▼

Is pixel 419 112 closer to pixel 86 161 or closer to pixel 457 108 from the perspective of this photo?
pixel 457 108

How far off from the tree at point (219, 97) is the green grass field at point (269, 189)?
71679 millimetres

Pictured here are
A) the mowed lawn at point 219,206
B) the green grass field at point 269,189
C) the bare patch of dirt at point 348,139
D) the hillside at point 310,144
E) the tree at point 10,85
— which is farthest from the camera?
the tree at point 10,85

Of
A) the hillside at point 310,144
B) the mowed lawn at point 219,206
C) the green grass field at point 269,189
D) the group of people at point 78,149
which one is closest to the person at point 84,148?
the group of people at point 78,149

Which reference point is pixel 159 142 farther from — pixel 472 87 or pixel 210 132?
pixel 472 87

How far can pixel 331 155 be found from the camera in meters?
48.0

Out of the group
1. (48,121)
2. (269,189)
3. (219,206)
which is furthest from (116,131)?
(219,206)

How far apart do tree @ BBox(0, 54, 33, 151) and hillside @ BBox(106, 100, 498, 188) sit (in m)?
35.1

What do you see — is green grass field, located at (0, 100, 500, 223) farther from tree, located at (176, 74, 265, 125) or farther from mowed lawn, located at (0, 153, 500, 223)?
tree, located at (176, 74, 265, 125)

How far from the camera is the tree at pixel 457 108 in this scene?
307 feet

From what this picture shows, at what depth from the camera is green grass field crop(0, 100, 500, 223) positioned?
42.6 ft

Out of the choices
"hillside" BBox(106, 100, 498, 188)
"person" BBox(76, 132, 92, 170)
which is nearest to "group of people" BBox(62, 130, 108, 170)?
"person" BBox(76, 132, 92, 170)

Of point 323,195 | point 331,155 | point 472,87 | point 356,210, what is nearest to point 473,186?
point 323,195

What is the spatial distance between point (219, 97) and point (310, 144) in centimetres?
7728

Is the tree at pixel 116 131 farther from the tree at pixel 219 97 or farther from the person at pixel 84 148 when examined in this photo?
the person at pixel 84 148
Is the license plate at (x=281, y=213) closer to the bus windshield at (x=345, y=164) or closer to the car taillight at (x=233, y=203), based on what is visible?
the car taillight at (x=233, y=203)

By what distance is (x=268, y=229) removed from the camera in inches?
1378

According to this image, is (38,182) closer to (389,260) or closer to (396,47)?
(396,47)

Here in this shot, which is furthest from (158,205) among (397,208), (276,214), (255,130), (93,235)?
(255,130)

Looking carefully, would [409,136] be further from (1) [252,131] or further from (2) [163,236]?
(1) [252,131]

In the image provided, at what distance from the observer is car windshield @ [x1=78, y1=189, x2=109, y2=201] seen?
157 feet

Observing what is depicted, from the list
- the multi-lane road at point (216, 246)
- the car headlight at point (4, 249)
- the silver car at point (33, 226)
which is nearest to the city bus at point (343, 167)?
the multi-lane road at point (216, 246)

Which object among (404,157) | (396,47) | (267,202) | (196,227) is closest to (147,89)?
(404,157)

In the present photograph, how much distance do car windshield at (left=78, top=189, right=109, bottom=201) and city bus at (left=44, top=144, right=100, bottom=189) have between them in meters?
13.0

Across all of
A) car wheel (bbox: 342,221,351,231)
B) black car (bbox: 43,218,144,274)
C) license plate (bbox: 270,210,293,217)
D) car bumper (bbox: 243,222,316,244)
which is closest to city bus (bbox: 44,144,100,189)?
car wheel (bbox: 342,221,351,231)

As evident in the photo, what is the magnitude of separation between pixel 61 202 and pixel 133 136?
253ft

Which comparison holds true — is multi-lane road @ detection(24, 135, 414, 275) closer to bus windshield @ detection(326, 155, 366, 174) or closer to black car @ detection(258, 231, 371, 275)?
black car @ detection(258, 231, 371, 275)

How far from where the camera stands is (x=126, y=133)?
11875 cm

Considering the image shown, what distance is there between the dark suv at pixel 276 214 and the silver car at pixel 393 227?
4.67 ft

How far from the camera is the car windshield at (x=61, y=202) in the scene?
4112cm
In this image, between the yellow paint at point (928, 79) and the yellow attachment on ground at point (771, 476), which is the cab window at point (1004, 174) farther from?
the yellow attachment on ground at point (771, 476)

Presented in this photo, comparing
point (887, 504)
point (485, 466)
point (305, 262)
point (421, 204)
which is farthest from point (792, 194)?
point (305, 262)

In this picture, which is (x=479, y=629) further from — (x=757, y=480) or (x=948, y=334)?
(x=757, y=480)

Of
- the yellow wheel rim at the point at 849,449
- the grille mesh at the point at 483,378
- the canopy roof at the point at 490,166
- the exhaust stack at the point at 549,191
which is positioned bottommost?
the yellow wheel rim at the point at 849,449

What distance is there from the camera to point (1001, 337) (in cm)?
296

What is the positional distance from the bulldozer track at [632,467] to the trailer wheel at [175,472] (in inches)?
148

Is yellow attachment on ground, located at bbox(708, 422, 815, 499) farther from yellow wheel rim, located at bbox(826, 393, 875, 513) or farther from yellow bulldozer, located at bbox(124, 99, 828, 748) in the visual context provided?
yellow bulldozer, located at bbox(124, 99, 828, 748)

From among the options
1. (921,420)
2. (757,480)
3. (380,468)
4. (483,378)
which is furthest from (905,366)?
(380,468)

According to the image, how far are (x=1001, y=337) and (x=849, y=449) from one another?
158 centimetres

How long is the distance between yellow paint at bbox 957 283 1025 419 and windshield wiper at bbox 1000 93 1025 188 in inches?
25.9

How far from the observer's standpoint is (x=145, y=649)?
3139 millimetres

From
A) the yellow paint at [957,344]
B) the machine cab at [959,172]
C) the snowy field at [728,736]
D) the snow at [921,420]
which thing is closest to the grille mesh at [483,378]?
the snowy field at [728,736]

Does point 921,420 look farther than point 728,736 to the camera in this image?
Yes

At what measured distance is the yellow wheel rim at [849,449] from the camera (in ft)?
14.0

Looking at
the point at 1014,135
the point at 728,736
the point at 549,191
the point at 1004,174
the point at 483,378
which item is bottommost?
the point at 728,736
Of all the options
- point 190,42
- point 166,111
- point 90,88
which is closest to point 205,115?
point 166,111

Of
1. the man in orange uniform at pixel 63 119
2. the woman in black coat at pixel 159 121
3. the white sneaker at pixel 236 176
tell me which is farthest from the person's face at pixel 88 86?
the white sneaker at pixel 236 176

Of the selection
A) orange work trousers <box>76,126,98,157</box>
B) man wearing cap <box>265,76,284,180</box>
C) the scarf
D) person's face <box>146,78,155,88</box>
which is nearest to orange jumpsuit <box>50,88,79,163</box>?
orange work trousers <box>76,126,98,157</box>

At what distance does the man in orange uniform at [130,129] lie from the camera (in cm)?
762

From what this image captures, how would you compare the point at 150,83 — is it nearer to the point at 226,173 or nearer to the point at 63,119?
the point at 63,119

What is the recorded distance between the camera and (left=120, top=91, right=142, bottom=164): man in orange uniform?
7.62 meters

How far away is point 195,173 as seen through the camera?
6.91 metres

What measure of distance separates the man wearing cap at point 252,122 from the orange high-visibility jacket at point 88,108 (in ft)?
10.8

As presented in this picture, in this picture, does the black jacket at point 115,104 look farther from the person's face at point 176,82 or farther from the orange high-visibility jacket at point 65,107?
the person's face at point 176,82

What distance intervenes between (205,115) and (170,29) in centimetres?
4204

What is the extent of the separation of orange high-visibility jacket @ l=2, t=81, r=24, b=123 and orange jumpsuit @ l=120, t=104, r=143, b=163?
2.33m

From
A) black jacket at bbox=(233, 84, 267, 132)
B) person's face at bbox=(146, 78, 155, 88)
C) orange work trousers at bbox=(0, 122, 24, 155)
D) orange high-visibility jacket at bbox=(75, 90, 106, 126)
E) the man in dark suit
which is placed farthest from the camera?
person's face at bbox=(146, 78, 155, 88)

▲

(GOAL):
Rewrite all of the rows above, swapping every "camera" for "viewer" and leaving everything else unchanged.

(TASK RESULT):
Is pixel 419 112 closer to pixel 86 161 or closer to pixel 457 108 from the perspective of this photo?
pixel 457 108

How far off from the tree at point (219, 97) is the green grass field at point (269, 189)?
71679 millimetres

Pictured here are
A) the mowed lawn at point 219,206
B) the green grass field at point 269,189
C) the bare patch of dirt at point 348,139
D) the hillside at point 310,144
E) the tree at point 10,85
— which is farthest from the viewer?
the tree at point 10,85

Of
A) the hillside at point 310,144
B) the mowed lawn at point 219,206
C) the green grass field at point 269,189
D) the group of people at point 78,149
which one is closest to the person at point 84,148?
the group of people at point 78,149

Which reference point is pixel 159 142 farther from — pixel 472 87 or pixel 210 132?
pixel 472 87

How far can pixel 331 155 be found from the viewer in meters?
48.0

Out of the group
1. (48,121)
2. (269,189)
3. (219,206)
which is furthest from (116,131)?
(219,206)

How far apart do tree @ BBox(0, 54, 33, 151) and hillside @ BBox(106, 100, 498, 188) sit (in m)?
35.1

What do you see — is green grass field, located at (0, 100, 500, 223) farther from tree, located at (176, 74, 265, 125) or farther from mowed lawn, located at (0, 153, 500, 223)?
tree, located at (176, 74, 265, 125)

How far from the viewer is the tree at pixel 457 108 in this scene?
307 feet

From what this picture shows, at what depth from the viewer is green grass field crop(0, 100, 500, 223) positioned?
42.6 ft

Out of the choices
"hillside" BBox(106, 100, 498, 188)
"person" BBox(76, 132, 92, 170)
which is nearest to "group of people" BBox(62, 130, 108, 170)?
"person" BBox(76, 132, 92, 170)

Of point 323,195 | point 331,155 | point 472,87 | point 356,210, what is nearest to point 473,186?
point 323,195

What is the spatial distance between point (219, 97) and point (310, 144) in centimetres?
7728

Is the tree at pixel 116 131 farther from the tree at pixel 219 97 or farther from the person at pixel 84 148 when examined in this photo?
the person at pixel 84 148
Is the license plate at (x=281, y=213) closer to the bus windshield at (x=345, y=164) or closer to the car taillight at (x=233, y=203), based on what is visible?
the car taillight at (x=233, y=203)

By what distance is (x=268, y=229) removed from the viewer in inches?
1378

According to this image, is (38,182) closer to (389,260) or closer to (396,47)?
(396,47)

Here in this shot, which is furthest from (158,205) among (397,208), (276,214), (255,130), (93,235)?
(255,130)

Looking carefully, would [409,136] be further from (1) [252,131] or further from (2) [163,236]?
(1) [252,131]

In the image provided, at what distance from the observer is car windshield @ [x1=78, y1=189, x2=109, y2=201] seen?
157 feet

Observing what is depicted, from the list
- the multi-lane road at point (216, 246)
- the car headlight at point (4, 249)
- the silver car at point (33, 226)
which is nearest to the city bus at point (343, 167)?
the multi-lane road at point (216, 246)

Which object among (404,157) | (396,47) | (267,202) | (196,227) is closest to (147,89)?
(404,157)

In the present photograph, how much distance do car windshield at (left=78, top=189, right=109, bottom=201) and city bus at (left=44, top=144, right=100, bottom=189) have between them in meters?
13.0

Across all of
A) car wheel (bbox: 342,221,351,231)
B) black car (bbox: 43,218,144,274)
C) license plate (bbox: 270,210,293,217)
D) car bumper (bbox: 243,222,316,244)
which is closest to city bus (bbox: 44,144,100,189)?
car wheel (bbox: 342,221,351,231)

As evident in the photo, what is the magnitude of separation between pixel 61 202 and pixel 133 136?
253ft

Which comparison holds true — is multi-lane road @ detection(24, 135, 414, 275) closer to bus windshield @ detection(326, 155, 366, 174) or closer to black car @ detection(258, 231, 371, 275)?
black car @ detection(258, 231, 371, 275)

How far from where the viewer stands is (x=126, y=133)?
11875 cm

Considering the image shown, what distance is there between the dark suv at pixel 276 214 and the silver car at pixel 393 227?
4.67 ft

How far from the viewer is the car windshield at (x=61, y=202) in the scene?
4112cm
In this image, between the yellow paint at point (928, 79) and the yellow attachment on ground at point (771, 476), which is the cab window at point (1004, 174) farther from?
the yellow attachment on ground at point (771, 476)

Presented in this photo, comparing
point (887, 504)
point (485, 466)
point (305, 262)
point (421, 204)
which is farthest from point (792, 194)?
point (305, 262)

In this picture, which is (x=479, y=629) further from — (x=757, y=480) or (x=948, y=334)?
(x=757, y=480)

Of
- the yellow wheel rim at the point at 849,449
- the grille mesh at the point at 483,378
- the canopy roof at the point at 490,166
- the exhaust stack at the point at 549,191
which is positioned bottommost?
the yellow wheel rim at the point at 849,449

What distance is there from the viewer to point (1001, 337) (in cm)?
296

What is the positional distance from the bulldozer track at [632,467] to the trailer wheel at [175,472] (in inches)?
148

Is yellow attachment on ground, located at bbox(708, 422, 815, 499) farther from yellow wheel rim, located at bbox(826, 393, 875, 513) or farther from yellow bulldozer, located at bbox(124, 99, 828, 748) in the visual context provided?
yellow bulldozer, located at bbox(124, 99, 828, 748)

From among the options
1. (921,420)
2. (757,480)
3. (380,468)
4. (483,378)
which is furthest from (905,366)?
(380,468)

According to the image, how far are (x=1001, y=337) and (x=849, y=449) from one another?
158 centimetres

How long is the distance between yellow paint at bbox 957 283 1025 419 and windshield wiper at bbox 1000 93 1025 188 in inches?
25.9

How far from the observer's standpoint is (x=145, y=649)?
3139 millimetres

From
A) the yellow paint at [957,344]
B) the machine cab at [959,172]
C) the snowy field at [728,736]
D) the snow at [921,420]
which thing is closest to the grille mesh at [483,378]?
the snowy field at [728,736]

Does point 921,420 look farther than point 728,736 to the viewer in this image?
Yes

At what measured distance is the yellow wheel rim at [849,449] from the viewer (in ft)?
14.0

Looking at
the point at 1014,135
the point at 728,736
the point at 549,191
the point at 1004,174
the point at 483,378
which item is bottommost?
the point at 728,736
Of all the options
- point 190,42
- point 166,111
- point 90,88
which is closest to point 205,115?
point 166,111

Of
1. the man in orange uniform at pixel 63 119
2. the woman in black coat at pixel 159 121
3. the white sneaker at pixel 236 176
tell me which is farthest from the person's face at pixel 88 86?
the white sneaker at pixel 236 176

Of the selection
A) orange work trousers <box>76,126,98,157</box>
B) man wearing cap <box>265,76,284,180</box>
C) the scarf
D) person's face <box>146,78,155,88</box>
which is nearest to orange jumpsuit <box>50,88,79,163</box>?
orange work trousers <box>76,126,98,157</box>

At what distance does the man in orange uniform at [130,129] lie from the viewer (in cm)?
762

From what this image captures, how would you compare the point at 150,83 — is it nearer to the point at 226,173 or nearer to the point at 63,119?
the point at 63,119

What is the recorded distance between the viewer and (left=120, top=91, right=142, bottom=164): man in orange uniform?
7.62 meters

How far away is point 195,173 as seen through the viewer?
6.91 metres

What measure of distance separates the man wearing cap at point 252,122 from the orange high-visibility jacket at point 88,108 (in ft)?
10.8

As presented in this picture, in this picture, does the black jacket at point 115,104 look farther from the person's face at point 176,82 or farther from the orange high-visibility jacket at point 65,107?
the person's face at point 176,82

What distance intervenes between (205,115) and (170,29) in centimetres?
4204

What is the extent of the separation of orange high-visibility jacket @ l=2, t=81, r=24, b=123 and orange jumpsuit @ l=120, t=104, r=143, b=163?
2.33m

From
A) black jacket at bbox=(233, 84, 267, 132)
B) person's face at bbox=(146, 78, 155, 88)
C) orange work trousers at bbox=(0, 122, 24, 155)
D) orange high-visibility jacket at bbox=(75, 90, 106, 126)
E) the man in dark suit
which is placed farthest from the viewer?
person's face at bbox=(146, 78, 155, 88)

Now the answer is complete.